The effect of sample size on LD estimates was evaluated by calculating LD decay distances within the five landraces of dataset EU-Array with n LR ≥ 46 (Table S1). In addition to calculations including all individuals within the respective landrace, the number of individuals was varied from 5 to 45 in steps of 5. The effect of sample composition on LD estimates was assessed based on dataset EU-OL. LD calculations were performed for sampling schemes varying in the number of landraces l and the number of gametes g per landrace. In steps of 1, l varied from 1 to 35 and g from 1 to 44, as 44 was the minimum number of gametes per landrace in EU-OL. For each g × l combination, LD decay distances were averaged over 10 random samples. Calculations were performed for sampling schemes with g × l ≥ 12. To evaluate the effects of marker distribution on LD estimation, LD calculations for varying g and l were performed analogously for dataset EU-Array, with g and l varying in steps of 5.
To assess the persistence of linkage phase between landraces of dataset EU-Array, marker pairs were binned according to their physical distance in steps of 10 kb. For each bin and each pair of landraces, we calculated the correlation between the r values of the respective landraces and the proportion of marker pairs with equal phase (PEP), i.e. with equal sign of r (Technow et al. 2012). Both parameters were also estimated for 100 random samples of half of the individuals within each of the five landraces with n LR ≥ 46 (Table S1) compared to the second half.
Imputation and phasing
For AMOVA, population structure analyses using ADMIXTURE, and the estimation of H, F is, MRD and LD, missing genotype calls were imputed and the haplotype phase inferred using BEAGLE (Browning and Browning 2009) version 4.0 with default settings except for parameter nsamples, which was set to 50. Phasing and imputation for dataset EU-Array were done for each landrace separately, while for Seed-GBS they were performed based on the entire dataset. For datasets EU-OL and SeeD-OL haplotype information and imputed genotypes were extracted from EU-Array and SeeD-GBS, respectively.
Availability of data and materials
Genotype calls for the European and the SeeD datasets are available at figshare (https://doi.org/10.6084/m9.figshare.4789414.v1) and the CIMMYT Seeds of Discovery dataverse repository (http://hdl.handle.net/11529/10034; Hearne et al. 2014), respectively.

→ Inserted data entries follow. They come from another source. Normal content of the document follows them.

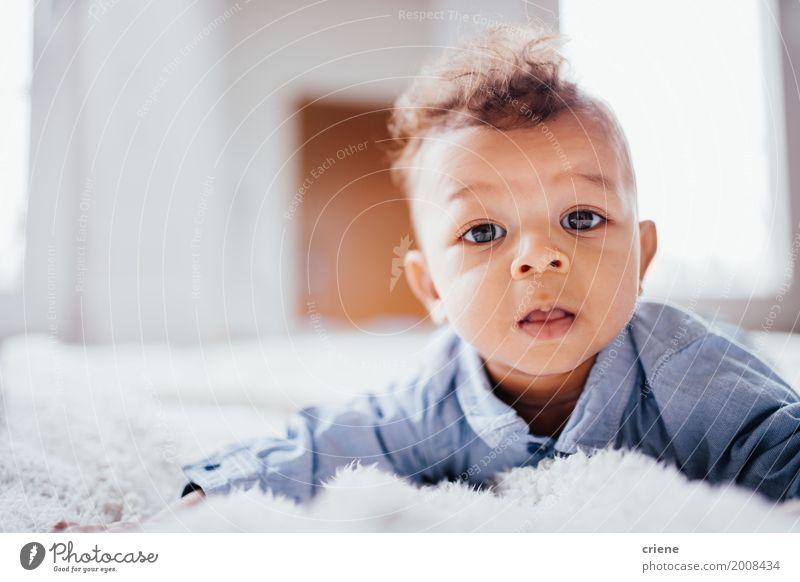 Nettes männliches Kleinkind, das auf das Bett betrachtet Kamera legt Lifestyle Glück Kind maskulin Baby Junge Kindheit 0-12 Monate Lächeln hell klein niedlich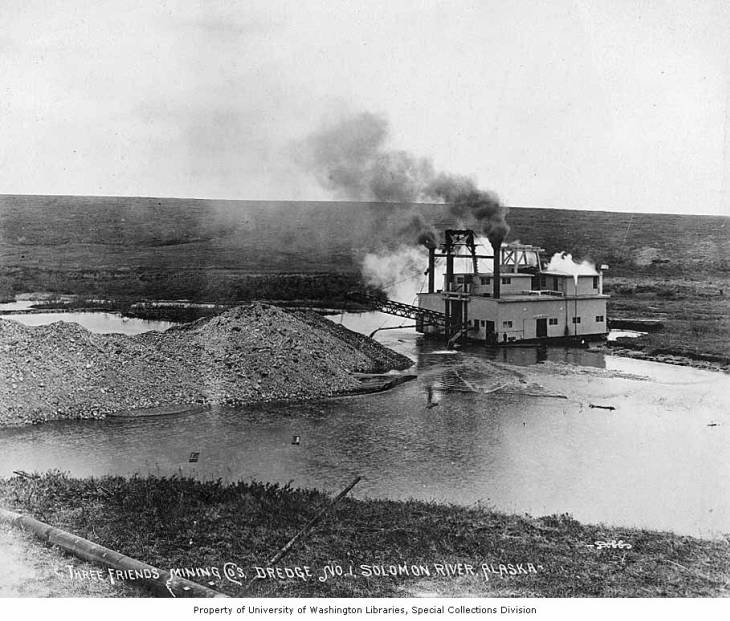 Three Friends Mining Company Dredge No. 1, Solomon River, Alaska, circa 1907.jpg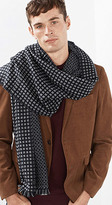 Esprit OUTLET soft woven scarf w a textured pattern
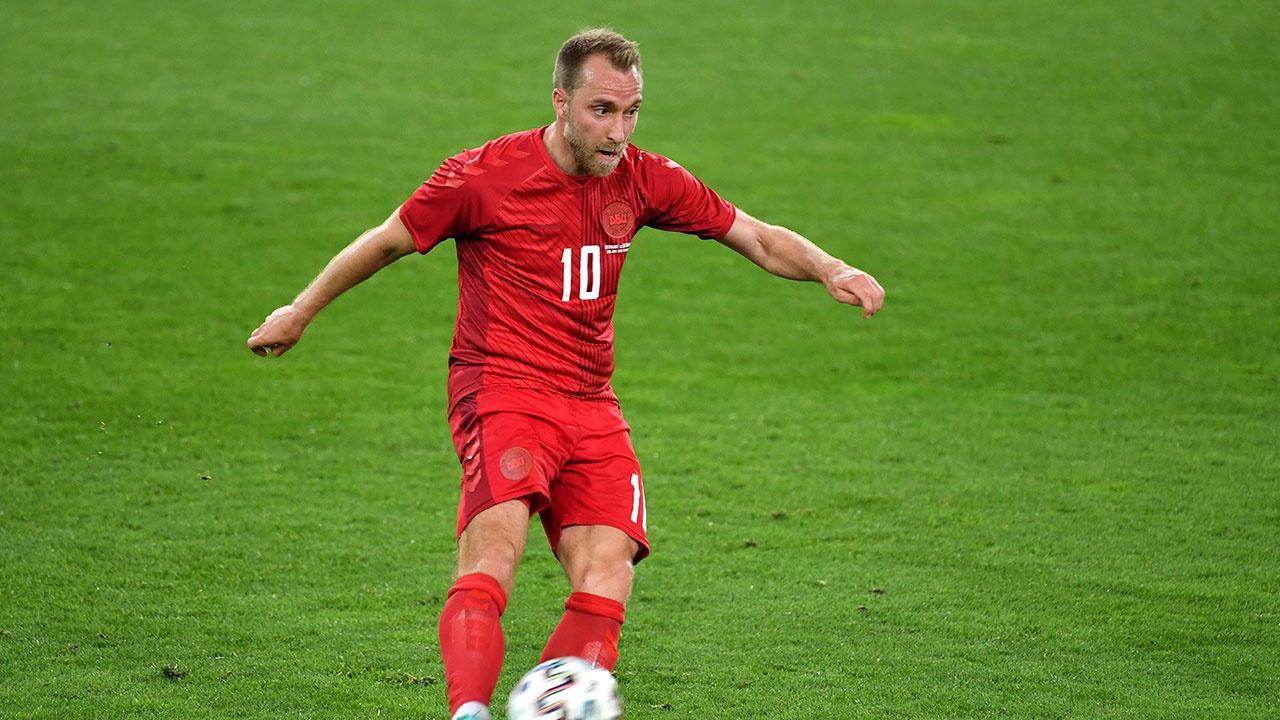 Футболист сборной Дании Эриксен потерял сознание во время матча против команды Финляндии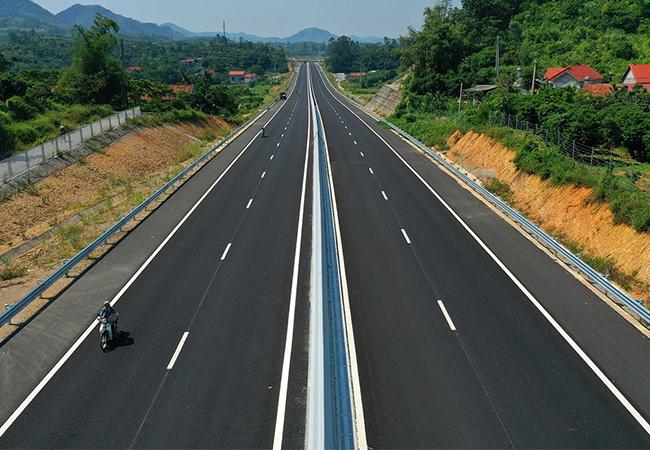 Cao tốc Bắc Nam sơ tuyển nhà đầu tư trong nước vào tháng 10 - ảnh 1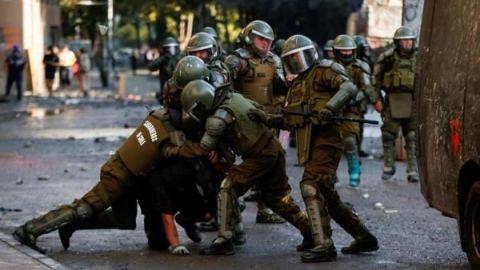 Muere manifestante en Chile tras supuesto disparo de lacrimógena en la cabeza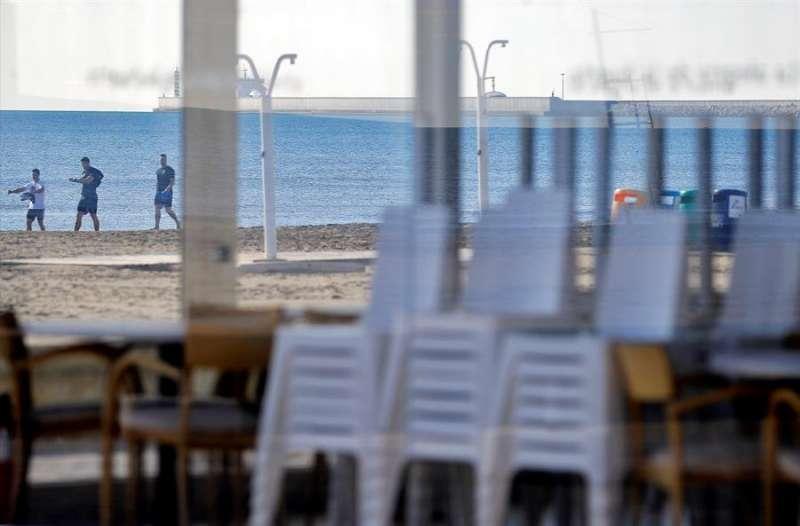 Vista general de un restaurante de la playa de la Malvarrosa con las mesas recogidas a la espera de la Fase 1 para poder abrir después del cierre obligado de dos meses por el estado de alarma. EFE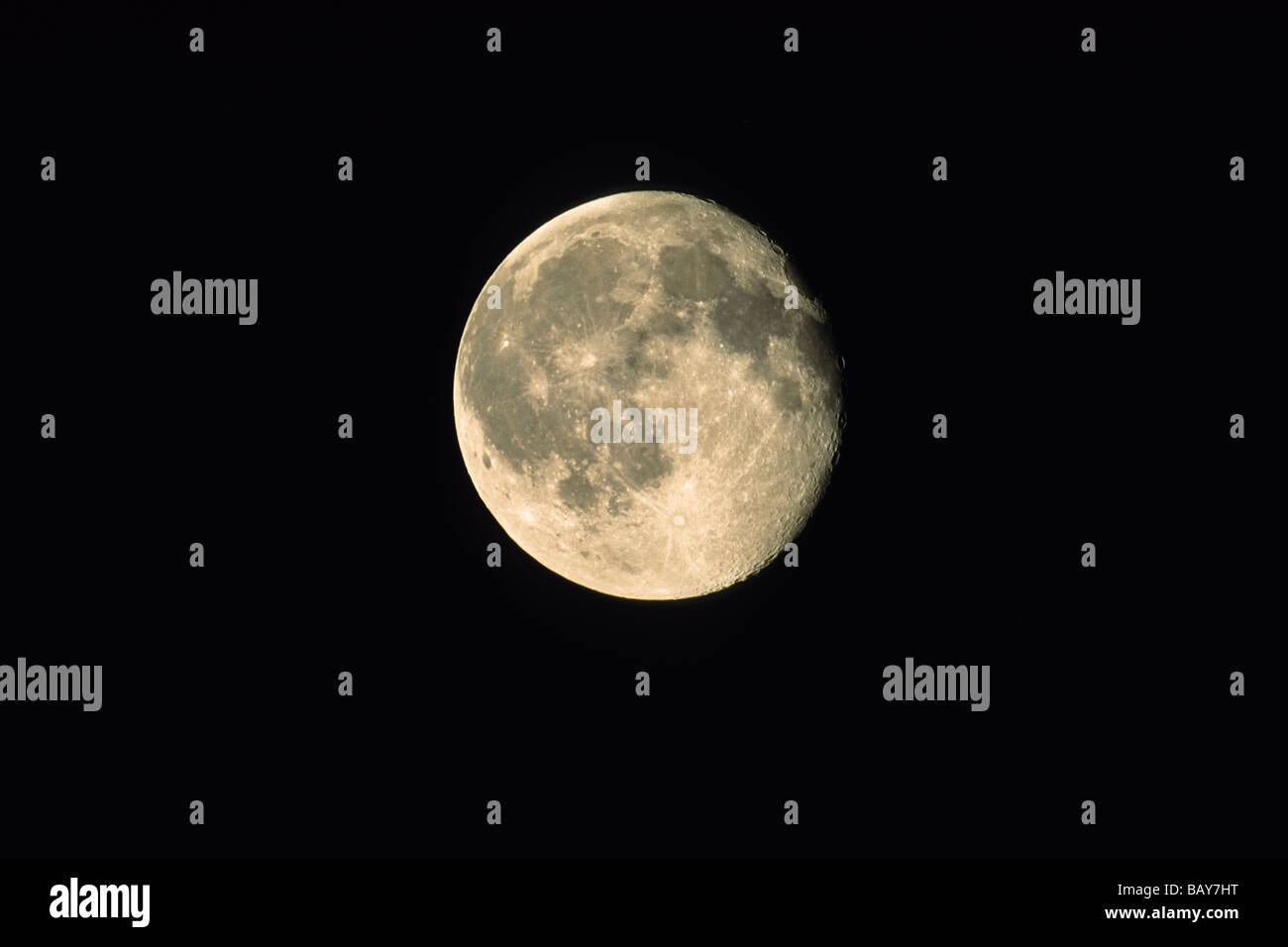 Quasi luna piena luna calante, notte Immagini Stock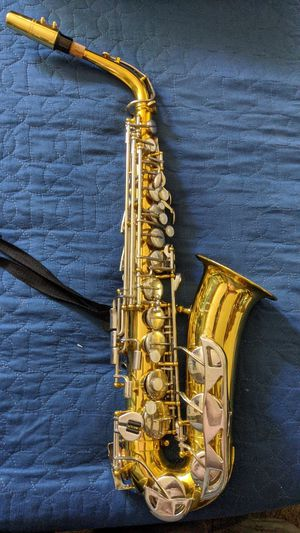 Saxophone with case for Sale in San Diego, CA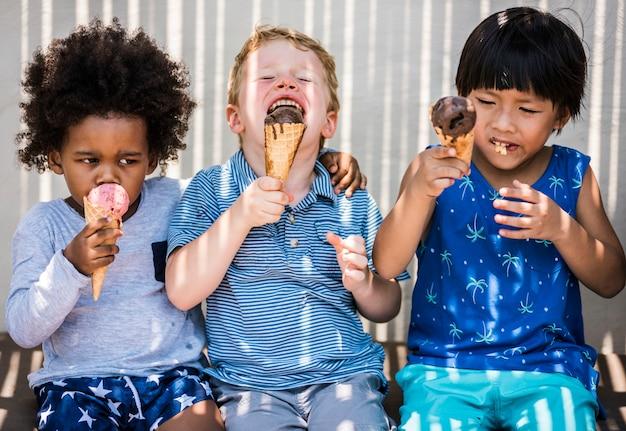 Crianças, desfrutando, com, sorvete
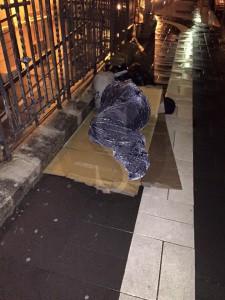 Clochard dorme sotto la pioggia. La foto, presa dal web, è del 3 marzo scorso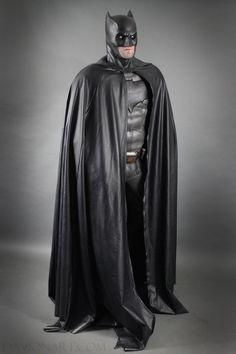 Batman Cape, Batman Suit, Batman And Batgirl, Im Batman, Batman Cosplay, Gotham City, Robin, Dc Icons, Batman Artwork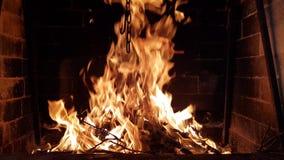 Flamme brennt im Kamin stock video footage
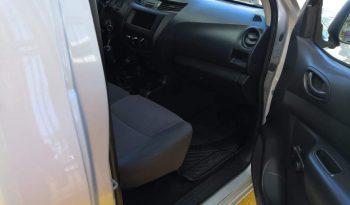 Nissan NP300 2018 Estacas lleno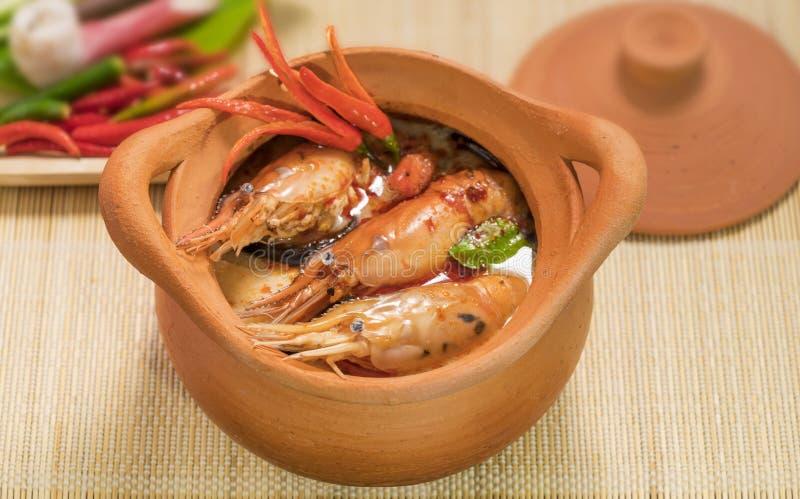 Tom Yum Goong in cucina tailandese tradizionale dell'alimento della minestra piccante del vaso di argilla in Tailandia sul fondo  immagine stock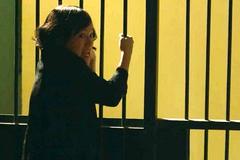'Cả một đời ân oán' tập 70: Lan Phương hóa điên khi bị tống vào tù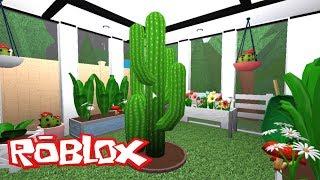 I BUILT A GREEN HOUSE IN MY BLOXBURG BACKYARD! | Roblox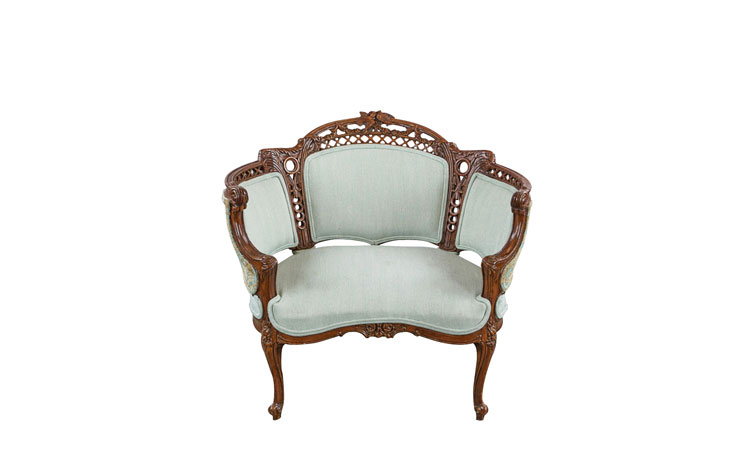 Short Victorian Chair Detroit Chiavari Front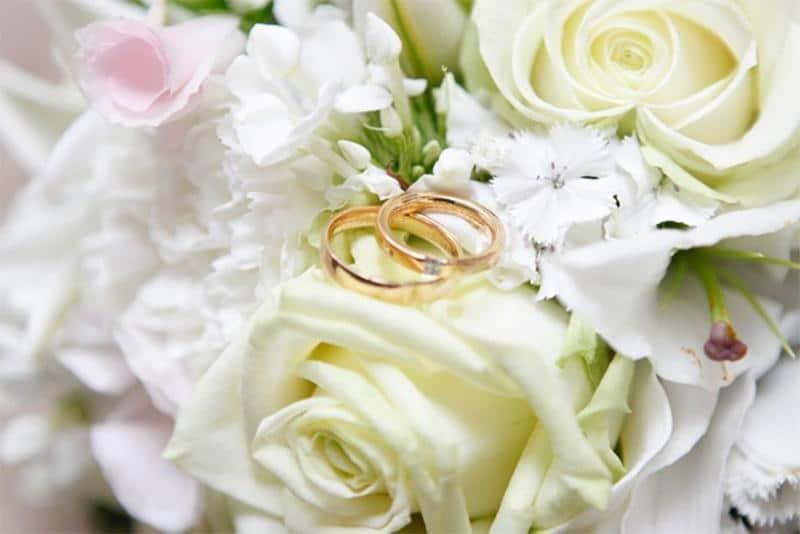 Blumenstrauß mit Eheringen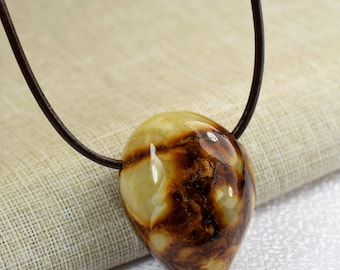 Natural amber pendant 15.5 gr. Baltic Amber jewelry, Natural gift. Genuine Baltic Amber Pendant, Butterscotch color Amber amulet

Genetic diversity and population structure within and across European maize landraces
Dataset EU-Array comprised 952 individuals from 35 landraces (Fig. 1a; Table S1) and 516,797 SNPs with an overall call rate of 0.991. As expected for SNP array data, an excess of intermediate allele frequencies compared to the neutral expectation was observed (Fig. S2a), with an average minor allele frequency of 0.239. PP, π and H estimated across all 952 individuals were 0.999, 0.323 and 0.831, respectively. Landraces varied in their level of genetic diversity (Fig. 2; Table S4), with PP, π, and H ranging from 0.410 to 0.913, 0.142 to 0.306 and 0.474 to 0.787, respectively. Within landraces, the average levels of PP, π, and H were 0.735, 0.234 and 0.669, respectively. The average levels of PP, π, and H for 24 individuals randomly sampled across landraces were 0.965, 0.323 and 0.863, respectively. Genetic diversity parameters were on average higher within south-western compared to north-eastern European landraces (Table S5), though the three landraces with the highest PP and π values originated from Austria (GL, KN, OE; Table S4). For the five landraces with n LR ≥ 46 (Table S1), estimates of diversity parameters for 24 randomly sampled individuals were comparable to levels observed including all individuals within these landraces (Table S6). Values of F is were low and not significant for most landraces, ranging from −0.064 to 0.118 with a mean of 0.006 (Table S4). Five landraces showed a small but significant excess of homozygotes at the 0.05 significance level suggesting deviation from Hardy–Weinberg equilibrium due to inbreeding and/or population structure. AMOVA revealed that 73.1 and 26.9% of the total molecular variance of the 35 landraces originated from within and across landrace variation, respectively. The across landrace variance component was significant with p < 0.001. On average, ~95% of the molecular variation of the entire dataset (EU-Array) was already captured by groups of five landraces (Fig. 3).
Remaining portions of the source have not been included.